§ Aufgabe A: Schreib aus dem Text über den Besuch beim alten Lehrer den Abschnitt nieder, der mit den Worten „Seine Frau versorgte“ beginnt und mit „Stadtteil Osterfeld) geleitet.“ endet. Übernimm ihn wortgetreu.
§ Aufgabe B: Sammle jede Zeile der Einträge, in der die Zeichenfolge „tail“ vorkommt, und gib diese Zeilen unverändert wieder.

§ Text:
Seine Frau versorgte uns mit Kaffee und Kuchen und ließ
uns dann allein. Er war seit einigen Jahren
pensioniert und hatte zuletzt die erste Gesamtschule
in NRW (im benachbarten Stadtteil Osterfeld) geleitet.
Meinen Ausführungen zum damaligen, mich besonders in
der Unterstufe so bedrückenden
Sterkrader Schulleben widersprach er nicht und
äußerte sich auch nicht zu einzelnen Kollegen. Wie bald
deutlich wurde, konnte er sich an bestimmte
Ereignisse in unserer Klasse und an meine Mitschüler nur noch vage
erinnern, hatte er es doch, wie er dann selbst erklärte,
seitdem mit hunderten anderer Schüler zu tun gehabt. Aus meiner
Klasse habe ihn seit dem Abitur nur noch Wim wieder
besucht, ungefähr zwei Jahre vor mir.
Wir
sprachen von gleich zu gleich. Und doch durchschwebte unser Gespräch
der Geist unseres alten Lehrer-Schüler-Verhältnisses
– als Respekt, den man nicht abschütteln möchte, weil er den
eigenen Freiheitssinn und auch den Großmut des anderen, ohne
den er sich nicht hätte entfalten können, in Erinnerung behält.

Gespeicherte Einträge
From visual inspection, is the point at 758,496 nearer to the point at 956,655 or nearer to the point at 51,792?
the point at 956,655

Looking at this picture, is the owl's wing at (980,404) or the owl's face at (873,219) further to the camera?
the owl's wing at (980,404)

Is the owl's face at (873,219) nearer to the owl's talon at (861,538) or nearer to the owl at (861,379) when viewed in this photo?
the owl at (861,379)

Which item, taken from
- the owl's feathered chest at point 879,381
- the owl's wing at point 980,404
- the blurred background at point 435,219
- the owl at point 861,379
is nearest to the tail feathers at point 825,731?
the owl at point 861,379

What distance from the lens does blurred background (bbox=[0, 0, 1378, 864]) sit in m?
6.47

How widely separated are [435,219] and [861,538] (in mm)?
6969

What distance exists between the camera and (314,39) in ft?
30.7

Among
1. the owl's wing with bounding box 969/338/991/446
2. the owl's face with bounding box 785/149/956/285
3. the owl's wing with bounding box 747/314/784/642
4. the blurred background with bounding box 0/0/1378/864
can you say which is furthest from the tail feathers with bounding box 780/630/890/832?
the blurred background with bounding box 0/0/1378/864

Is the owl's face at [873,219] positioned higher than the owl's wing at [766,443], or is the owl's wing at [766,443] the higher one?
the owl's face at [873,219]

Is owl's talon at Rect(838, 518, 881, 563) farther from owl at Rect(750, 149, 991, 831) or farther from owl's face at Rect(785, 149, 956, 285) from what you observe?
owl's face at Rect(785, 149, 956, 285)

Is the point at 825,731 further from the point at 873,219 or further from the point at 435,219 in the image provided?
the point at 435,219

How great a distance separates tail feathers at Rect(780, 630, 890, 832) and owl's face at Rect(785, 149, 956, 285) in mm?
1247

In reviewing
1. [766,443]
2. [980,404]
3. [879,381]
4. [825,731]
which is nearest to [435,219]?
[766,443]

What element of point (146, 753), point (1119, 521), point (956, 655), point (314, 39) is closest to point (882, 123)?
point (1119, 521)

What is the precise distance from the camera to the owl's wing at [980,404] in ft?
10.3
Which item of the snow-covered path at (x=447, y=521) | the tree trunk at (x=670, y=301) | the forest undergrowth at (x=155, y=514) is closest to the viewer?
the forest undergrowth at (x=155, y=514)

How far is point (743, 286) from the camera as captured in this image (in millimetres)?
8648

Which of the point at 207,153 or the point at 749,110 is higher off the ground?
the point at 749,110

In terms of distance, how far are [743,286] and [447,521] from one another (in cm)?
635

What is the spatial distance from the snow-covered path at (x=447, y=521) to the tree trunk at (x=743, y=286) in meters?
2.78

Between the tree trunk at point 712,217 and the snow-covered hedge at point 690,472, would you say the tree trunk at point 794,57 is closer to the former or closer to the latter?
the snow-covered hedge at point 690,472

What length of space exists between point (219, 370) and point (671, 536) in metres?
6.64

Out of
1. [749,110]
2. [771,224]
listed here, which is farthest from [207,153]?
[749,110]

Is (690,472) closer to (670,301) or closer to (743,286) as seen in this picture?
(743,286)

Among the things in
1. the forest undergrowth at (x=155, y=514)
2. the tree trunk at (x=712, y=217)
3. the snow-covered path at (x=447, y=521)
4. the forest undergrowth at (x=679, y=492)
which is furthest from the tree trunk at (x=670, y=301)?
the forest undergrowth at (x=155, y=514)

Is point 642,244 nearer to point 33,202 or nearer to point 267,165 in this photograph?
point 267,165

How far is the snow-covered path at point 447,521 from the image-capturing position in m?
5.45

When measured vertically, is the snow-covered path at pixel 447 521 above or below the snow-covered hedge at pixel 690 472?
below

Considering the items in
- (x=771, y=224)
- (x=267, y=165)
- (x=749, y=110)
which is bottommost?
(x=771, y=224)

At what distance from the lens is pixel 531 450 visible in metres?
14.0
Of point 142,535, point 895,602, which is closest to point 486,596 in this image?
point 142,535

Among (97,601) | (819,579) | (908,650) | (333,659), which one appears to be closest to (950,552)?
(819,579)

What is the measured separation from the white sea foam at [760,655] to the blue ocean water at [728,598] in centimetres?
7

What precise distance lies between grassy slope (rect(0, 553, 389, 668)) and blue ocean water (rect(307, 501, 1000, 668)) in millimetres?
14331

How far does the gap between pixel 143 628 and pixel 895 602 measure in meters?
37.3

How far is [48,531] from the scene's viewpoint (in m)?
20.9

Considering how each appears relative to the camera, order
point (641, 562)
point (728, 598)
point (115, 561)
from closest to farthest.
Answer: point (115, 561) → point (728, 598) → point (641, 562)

§ Lösung A:
Seine Frau versorgte uns mit Kaffee und Kuchen und ließ
uns dann allein. Er war seit einigen Jahren
pensioniert und hatte zuletzt die erste Gesamtschule
in NRW (im benachbarten Stadtteil Osterfeld) geleitet.

§ Lösung B:
is nearest to the tail feathers at point 825,731?
can you say which is furthest from the tail feathers with bounding box 780/630/890/832?
How great a distance separates tail feathers at Rect(780, 630, 890, 832) and owl's face at Rect(785, 149, 956, 285) in mm?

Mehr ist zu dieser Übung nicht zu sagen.